The sunshine coast of England. It’s Eastbourne’s claim to fame, along with the fact that some of “Angus, Thongs and Perfect Snogging” was filmed there.

As a child, I thought ‘sunshine coast’ was the most ridiculous thing I had ever heard. Simply put, whoever named it that must have been blind. Truly. I grew up surrounded by muddy puddles in parks, dark skies and wet pavements. I always imagined my childhood as the epitome of not sunny and as if to prove it, the welcome sign on the road into town always had graffiti to cover that particular claim.

A storm brewing.

Of course, it wasn’t just the lack of sun. I also found the claim of ‘coast’ to be impossible before I understood that the coast of a country is just where it touches the sea. It could have been that I was a child. Of course, it also could have been the fact that when I read about the coast, I imagined sandy beaches and climbing on rocks. Our coastline consisted of uncomfortable pebbles, a shaky pier and a sea that was neither warm or clear.

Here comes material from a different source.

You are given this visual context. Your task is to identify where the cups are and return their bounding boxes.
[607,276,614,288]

Sometimes the sea feels like it’s breathing.

Since the day I was brought into this world, I had lived in the same three bedroom house on a council estate in Eastbourne. I went to school within shouting distance of that house until I was sixteen and my first job was barely a bus ride away. I was convinced that Eastbourne was the smallest and most boring town in the world.

I’ve travelled since then.

I’ve been to Vegas where the desert sun burnt into my skin and Southern Italy where I passed out from heat stroke. There are beaches all over the world that were so beautiful I have them forever painted on the inside of my mind. Tropical fish have brushed against my leg and I’ve saved jelly fish from rock pools that would have killed them.

I’ve also been home.

Twenty-two years in a house made it feel like home. Twenty-two years in a house made it feel like the building was being stolen from me when my parents didn’t want it. I cried when my mum rang and told me she had found her forever home. She was fifty. I was twenty-two years old and my forever home was the only home I had ever known. Of course, I didn’t yet have enough money to buy the house from them, so it’s gone now. In a strange turn of events, my sister’s new best friend is the person that bought my house, but we didn’t know that until much later. I can’t help but be a little angry at her.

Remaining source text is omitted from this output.